In this leadership role focused on women in technology, Janeen develops and executes a strategy to accelerate the number of women in technical roles across GE’s Engineering, Digital, IT and Supply Chain teams.

In February 2017, GE announced goals of having 20,000 women to fill science, technology, engineering, and math (STEM) roles at GE by 2020 and obtaining 50:50 representation for all our technical entry-level programs.

The program will increase the number of women in its engineering, manufacturing, IT and product management roles ­- a strategy necessary to address the ongoing gender imbalance in technical fields and fully transform GE into a digital industrial company.

Without more women in technology and manufacturing, GE expects the skills gap to widen, impacting productivity and diminishing the potential of digital and other new technologies transforming industry and manufacturing.
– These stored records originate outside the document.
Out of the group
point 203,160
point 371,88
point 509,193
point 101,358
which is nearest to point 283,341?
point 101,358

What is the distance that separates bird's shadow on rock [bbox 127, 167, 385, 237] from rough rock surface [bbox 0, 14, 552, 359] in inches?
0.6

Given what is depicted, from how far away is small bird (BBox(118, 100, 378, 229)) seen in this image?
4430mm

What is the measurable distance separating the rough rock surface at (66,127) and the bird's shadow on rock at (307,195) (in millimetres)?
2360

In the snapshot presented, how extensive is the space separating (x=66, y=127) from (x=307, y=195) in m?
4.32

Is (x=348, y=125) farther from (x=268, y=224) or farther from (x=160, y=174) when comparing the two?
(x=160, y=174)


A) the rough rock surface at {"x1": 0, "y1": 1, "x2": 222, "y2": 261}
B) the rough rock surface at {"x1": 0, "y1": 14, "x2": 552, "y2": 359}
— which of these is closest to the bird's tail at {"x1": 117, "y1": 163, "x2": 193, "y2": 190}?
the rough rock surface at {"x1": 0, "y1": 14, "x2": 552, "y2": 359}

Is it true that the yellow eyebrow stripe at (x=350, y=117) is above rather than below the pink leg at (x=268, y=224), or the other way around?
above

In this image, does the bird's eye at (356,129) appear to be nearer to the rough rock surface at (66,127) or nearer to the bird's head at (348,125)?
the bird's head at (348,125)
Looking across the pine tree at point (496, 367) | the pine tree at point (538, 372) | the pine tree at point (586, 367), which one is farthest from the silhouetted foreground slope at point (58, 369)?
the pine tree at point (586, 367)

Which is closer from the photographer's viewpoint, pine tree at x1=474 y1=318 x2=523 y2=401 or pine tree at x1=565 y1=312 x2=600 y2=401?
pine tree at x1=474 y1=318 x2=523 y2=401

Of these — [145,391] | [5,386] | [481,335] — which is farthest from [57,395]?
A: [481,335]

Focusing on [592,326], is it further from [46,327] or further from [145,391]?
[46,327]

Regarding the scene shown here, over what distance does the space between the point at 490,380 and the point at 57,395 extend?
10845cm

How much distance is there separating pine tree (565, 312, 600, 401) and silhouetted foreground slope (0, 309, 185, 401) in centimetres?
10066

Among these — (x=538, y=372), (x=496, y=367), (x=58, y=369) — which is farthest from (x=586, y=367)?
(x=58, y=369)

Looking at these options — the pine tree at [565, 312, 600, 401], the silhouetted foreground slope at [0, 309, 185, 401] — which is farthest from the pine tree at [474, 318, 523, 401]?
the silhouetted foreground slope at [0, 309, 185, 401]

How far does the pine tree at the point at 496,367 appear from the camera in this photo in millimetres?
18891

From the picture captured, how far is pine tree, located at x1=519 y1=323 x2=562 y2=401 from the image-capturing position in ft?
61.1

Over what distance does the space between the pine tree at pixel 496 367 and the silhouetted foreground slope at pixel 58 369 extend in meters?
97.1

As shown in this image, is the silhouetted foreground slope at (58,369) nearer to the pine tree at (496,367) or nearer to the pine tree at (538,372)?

In a white paper released February, GE outlines the talent crisis for women in STEM roles.

In the US today, only 14% of all engineers and 25% of all IT professionals are women.

Though women make up 55% of all college and graduate students overall, only 18% of computer science graduates are female, according to the US Bureau of Statistics.

Among the major tech giants, women are still under-represented, making up 13-24% of the tech-related jobs, and 17-30% ascending to leadership positions.

While women tend to outnumber men overall in higher education (55% to 45%), the share is much smaller for STEM education.

Nearly 40 percent of women with engineering degrees either leave the profession or never enter the field, according to a widely cited 2014 study.

According to the OECD, closing the gender gap could increase GDP by up to 10% by 2030.

One study showed that more gender diverse companies performed 53% better than lesser ones, including a 35% increase in ROE and a 34% increase in total returns, and MIT economists found that a gender shift could increase revenue by 41%.

Janeen has served as Director, Healthcare Programs – Africa for GE Global Growth & Operations. She worked as a trusted adviser in global research partnerships with customers and key opinion leaders, including USAID, and the United Nations (UN).

Through GE’s Healthy imagination, Janeen helped build rural healthcare strategy and programming. She led the Ghana partnership with the Ministry of Health resulting in 200+ nurse-midwives trained in ultrasound technologies for health center improvement of care.

She mobilized teams across the region to create Healthymagination partners, with GE as the private sector leader to the United Nations Secretary General’s “Every Woman Every Child” movement.

As an Ambassador for GE’s signature $30 million, she impacted 6.7 million lives, 400+ physicians trained in trauma and emergency obstetrics, as well as 4,700+ units of equipment, directed technology training and operational and service needs across 10 countries for 36+ district hospitals, and 100+ health centers.

Janneen graduated from North Carolina Agricultural and Technical State University with a bachelor’s degree in mechanical engineering in 1990 and earned an MBA from Fairleigh Dickinson University.

She has been honored as one of the Top 25 Influential Black Women in Business “Innovative Medical Devices For the Health of Women and Children in Low Resource Settings.”